Prompt 1. In the PCA study cards, what do the principal components become in low dimension space?
Prompt 2. Print a passage from the PCA study cards, beginning at the words "3 goals of PCA" and stopping after "(or maximize variance)".
Prompt 3. Carry on the PCA study cards from the point where they stop.

Excerpted text.
PCA Final

Question 1

PCA

Answer 1

Principal Component Analysis

Question 2

PCA is a

Answer 2

dimensionality reduction technique

Question 3

Big idea 1: Take dataset in high dimension space

Answer 3

and transform it so it can be represented in low dimension space, with minimal or no loss of information

Question 4

Big idea 2: Extract

Answer 4

latent information from the data

Question 5

The PCA transformation results in

Answer 5

a smaller number of principal components that maximizes the variation of the original dataset, but in low dimension space

Question 6

These principal components are

Answer 6

linear combinations of the original variables, and become the new axes of the dataset in low dimension space

Question 7

3 goals of PCA

Answer 7

Feature reduction: reduce the number of features used to represent the data
The reduced feature set should explain a large amount of information (or maximize variance)
Make visible the latent information in the data

Question 8

PCA creates

Answer 8

projections (principal components) in the direction that captures most of the variance

Question 9

Sparser data has

Answer 9

greater variance (spread out)

Supplied information.
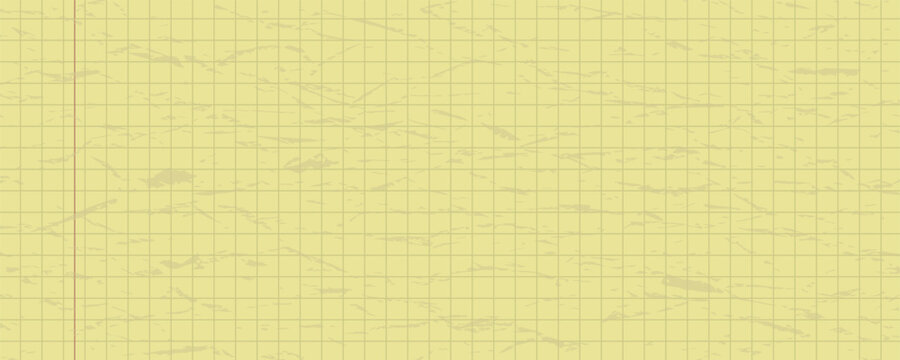 paper notebook note line background with yellow graph pad and sheet for school. White memo page with grid pattern and grunge texture by red margin. Blank study layout for math journal and scrapbook.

Task answer 1. They become the new axes of the dataset.

Task answer 2.
3 goals of PCA

Answer 7

Feature reduction: reduce the number of features used to represent the data
The reduced feature set should explain a large amount of information (or maximize variance)

Task answer 3.
Question 10

Denser data has

Answer 10

lesser variance (clustered together)

Question 11

The projections will always be

Answer 11

orthogonal to each other

Question 12

Mathematics behind PCA

Answer 12

Eigenvalues and Eigenvectors

Question 13

Mathematics equation

Answer 13

Matrix A times eigenvector X = Eigenvalue times eigenvector

Question 14

Eigenvalue and Eigenvector meaning

Answer 14

An eigenvector of a matrix is a nonzero vector that, when it is multiplied by the matrix, does not change its direction. Instead, the vector is simply scaled by some factor

Question 15

Eigenvector are vectors that

Answer 15

remain unchanged when multiplied by A, except for a change in magnitude. Their direction remains unchanged when a linear transformation is applied to it

Question 16

When we eigendecompose, when we decompose matrix, do eigendecomposition

Answer 16

if my matrix has n columns or n dimensions, i am going to have n eigenvalues and n eigenvectors

Question 17

Our matrix/dataset gets decomposed into

Answer 17

Eigenvectors
Eigenvalues

Question 18

Should we standardize for PCA?

Answer 18

Yes, always standardize

Question 19

five fields returned from prcomp(A,…)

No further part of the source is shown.